Given that ecocide is hugely profitable to corporations this movement faces an enormous challenge, but it’s precisely this conceptualisation of the earth that it wants to reverse—the idea that the planet is an asset to be profited from instead of a home to be lived in and protected. A mock ecocide trial has already been held at the UK’s Supreme Court in London, which found two CEOs of fictional energy companies guilty in the case of the Canadian Tar Sands.

At the COP21 climate meetings in Paris the Ecuadorean president Rafael Correa also called for the establishment of an ‘International Court of Environmental Justice’ to punish eco-crimes. And at the start of this year, REPSA – the Spanish African palm oil corporation – was found guilty of ecocide by a Guatemalan court after continued pollution of the La Pasión River.

Here again, a multitude of characters, conflicts, twists, turns and tensions make the story of Eradicating Ecocide compelling. And like a great film or novel, it’s a story that also invites active participation—whether as an activist, a lawyer or just someone who’s concerned about the environment. It’s an invitation to write yourself into the story and its future, and in that sense it’s a model for the environmental movement.

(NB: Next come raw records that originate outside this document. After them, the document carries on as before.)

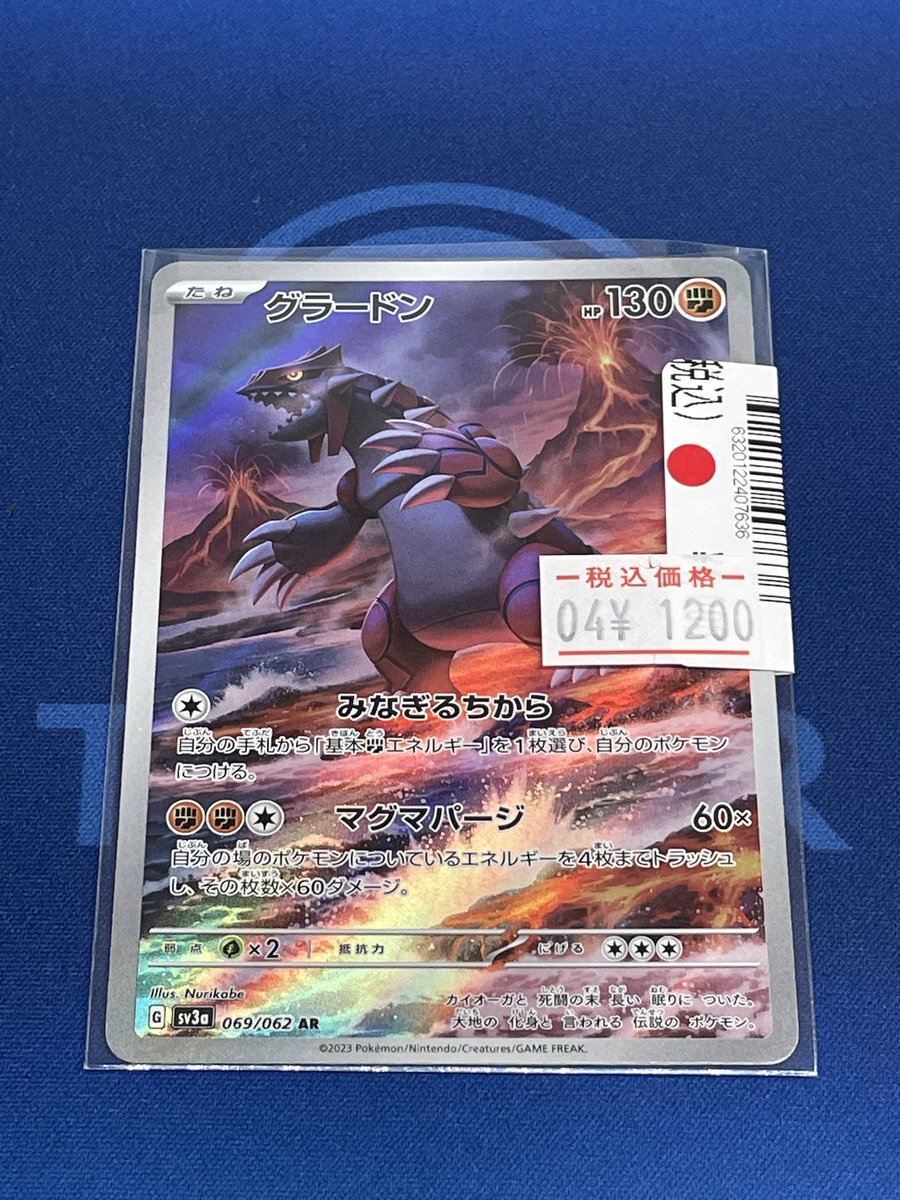 販売情報📢 #ポケモンカード グラードン AR【069/062】 ¥1200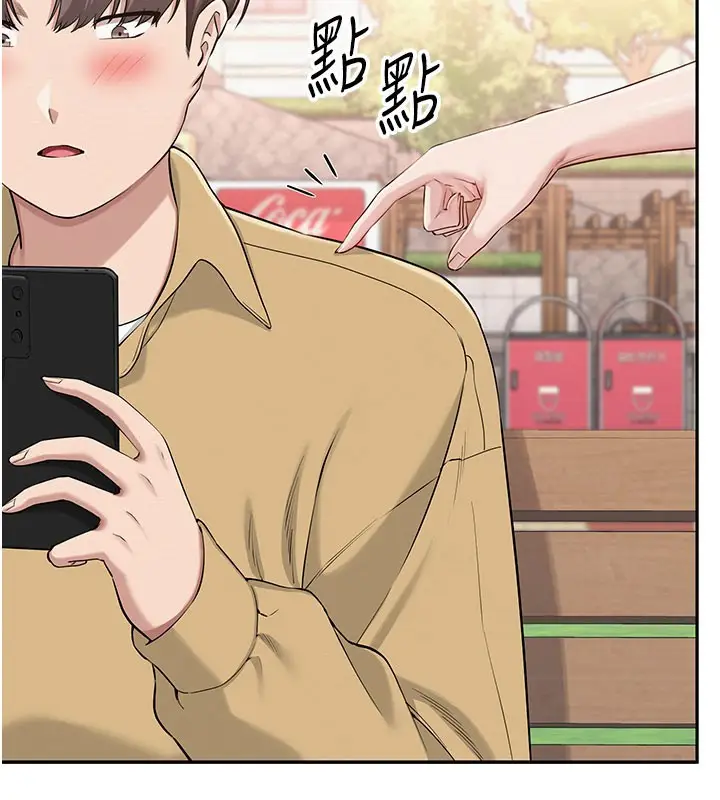 漫画《校园成人礼》第21话第61张图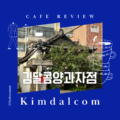 김달콤양과자점 : 대명동 카페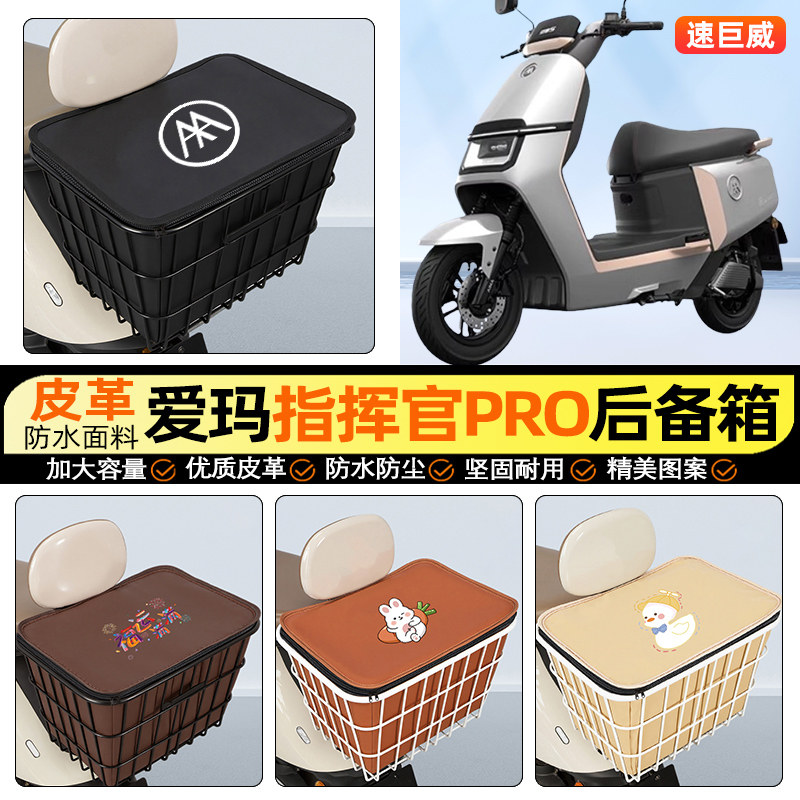 适用【爱玛指挥官Pro】铁车筐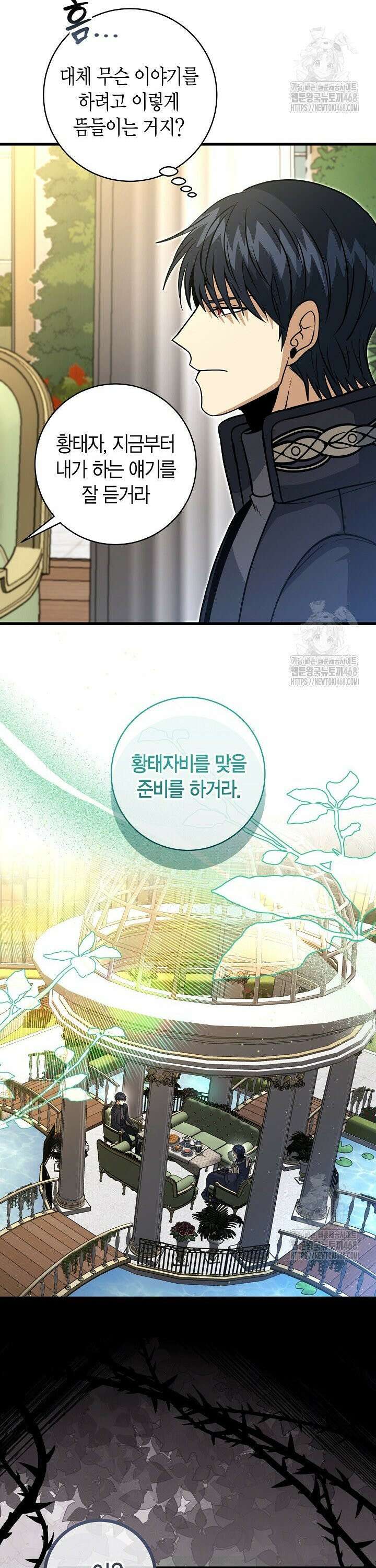 사랑이 아닌 은퇴를 37화 13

No matter how large or small, environmental groups would do well to explore the inherent drama in their work—both the macro conflicts that take place in response to global issues and the everyday tensions that occur as people try to work together. Storytelling makes the work of environmentalists more engaging by rendering abstract concepts like carbon emissions into concrete accounts of people who are struggling to make a difference.

But unlike in a fictional story, the boring parts of real life can’t and shouldn’t be cut out—the hours and hours of meeting and planning that the Heathrow 13 had to put in before taking action for example, or the endless repetition of the Eradicating Ecocide mission to anyone that asks. To paint a struggle as constantly interesting and action-packed would be misusing the skills of storytelling (also known as lying). And it strips out some essential elements of stories that aim to convey the realities of social transformation.

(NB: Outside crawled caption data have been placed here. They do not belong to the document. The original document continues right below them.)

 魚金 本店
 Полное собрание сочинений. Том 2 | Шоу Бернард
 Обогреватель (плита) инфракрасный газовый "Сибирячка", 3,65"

That’s because—unlike a film that can be watched in an hour or two and a book that can be read in a week—societal change takes generations. Activists shouldn’t mislead the public about the time it takes to achieve anything that is significant, even though the world is obsessed by efficiency and speed. When spin and public relations trump substance and veracity in NGO campaigns, potential supporters can become cynical, so a movement that wants to build a groundswell of support does itself a disservice when it implies that results will be quick—that the more beautiful world our hearts know is possible is just around the corner when we know there are many more corners to be turned.

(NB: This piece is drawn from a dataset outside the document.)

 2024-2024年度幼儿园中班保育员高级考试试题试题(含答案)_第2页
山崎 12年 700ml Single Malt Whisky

Spin and exaggeration could actually reduce the impact of the environmental movement by reducing it to no better than the deceptive adverts and biased media of the mainstream. So movements which aim to be transformative need stories that inspire but don’t exaggerate or cover over the disappointments and struggles of deep social and personal change.

Stories of people chaining themselves to cages on a runway or lawyers challenging the international justice system do this by simultaneously emphasizing the bigger themes of justice, equality, courage and resilience and being honest about the everyday realities of social action—like waiting around in the cold until the start of an endless meeting, or inching towards a consensus in a group over many cups of tea, or forming new relationships that spiral upwards and outwards into larger struggles and campaigns.

Stories of ordinary people doing extraordinary things are the building blocks of social transformation, but to inspire courageous action they have to be told wisely, and well.